Eine schön verrätselte Liebeserklärung an das Leben zwischen Wirklichkeit und Einbildung.

Lucia und der Sex

Eine schön verrätselte Liebeserklärung an das Leben zwischen Wirklichkeit und Einbildung.

24.11.2015

Von che

Lucia und der Sex

Wenn es stimmt, dass Sex sells, müsste dieser Film des Spaniers Julio Medem („Die Liebenden des Polarkreises?) der Blockbuster der Saison werden. Er hat einen pikanten Titel, ein Plakat mit einer aufreizend erotischen und halb entblößten Hauptdarstellerin (Paz Vega) und jede Menge expliziter „Stellen?, die man im Hollywood-Kino bestimmt nicht zu sehen kriegt.

Es beginnt in einer Madrider Kneipe. Da spricht die lebensfrohe Kellnerin Lucia einfach so den Schriftsteller Lorenzo an und gesteht ihm ihre Liebe. Wenig später wälzen sich die beiden leidenschaftlich in den Laken, und das mit einer Ausdauer, dass man sich beinahe in einem Softporno wähnt, wo ein imaginärer Oswalt Kolle von der Glück spendenden Kraft gewisser erotischer Praktiken kündet. Feiern da die 68er mit ihrer sexuellen Revolution eine unverhoffte Wiederauferstehung?
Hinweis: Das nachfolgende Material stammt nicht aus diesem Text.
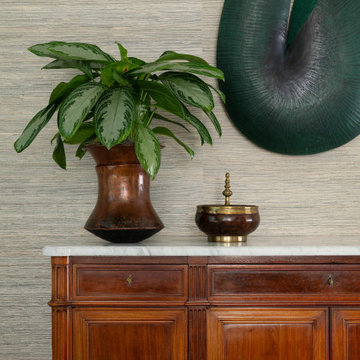 Uptown Condo Renovation and Furnishing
Ja und nein. Einerseits stilisiert der Regisseur ausgelebte Sexualität mit entwaffnender Naivität tatsächlich zu einem potenziellen Reich der Freiheit. Andererseits ist dieses Lebenselixier nach einer halben Filmstunde gründlich aufgebraucht. Lorenzo plagt nun ein weit in die Vergangenheit reichendes Schuldgefühl, dessen literarische Aufbereitung ihn dicht an den Wahnsinn führt und die Beziehung zu Lucia zu zerstören droht. Wie aus dem Nichts tauchen weitere Figuren auf, die ein Plätzchen in einem immer undurchdringlicher scheinenden Beziehungsgestrüpp beanspruchen. Aller Wege kreuzen sich auf einer paradiesischen Mittelmeer-Insel, wo der befürchtete melodramatische Showdown jedoch ausbleibt. Mit der Zauberkraft, die einem Regisseur von Format zusteht, lässt Medem den zuvor massiv aufgetürmten Konfliktstoff einfach wieder im Zylinder verschwinden.
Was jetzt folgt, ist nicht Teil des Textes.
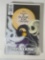 ZERO'S JOURNEY #1 - DISNEY TIM BURTON'S THE NIGHTMARE BEFORE CHRISTMAS (TOK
Man tut gut daran, den Film weniger als ernsthaftes Melodrama denn als bizarres Märchen zu lesen. Merkwürdige Zufälle treiben die Handlung voran, in der sich Erinnerung und Einbildung, Wunsch- und Alptraum zunehmend verknäueln, was Medem durch surreale, manchmal fast hypnotisierende Bilder nach Kräften unterstreicht.

Wer da beharrlich nach erzählerischer Logik fahndet, wer sich nicht einfach mit den Figuren und ihren Hirngespinsten treiben lässt, wird den Film vermutlich ein bisschen befremdlich finden.

Und der Sex? Der ist, lernen wir, erst nach dem Stahlbad der Traurigkeit wirklich was wert.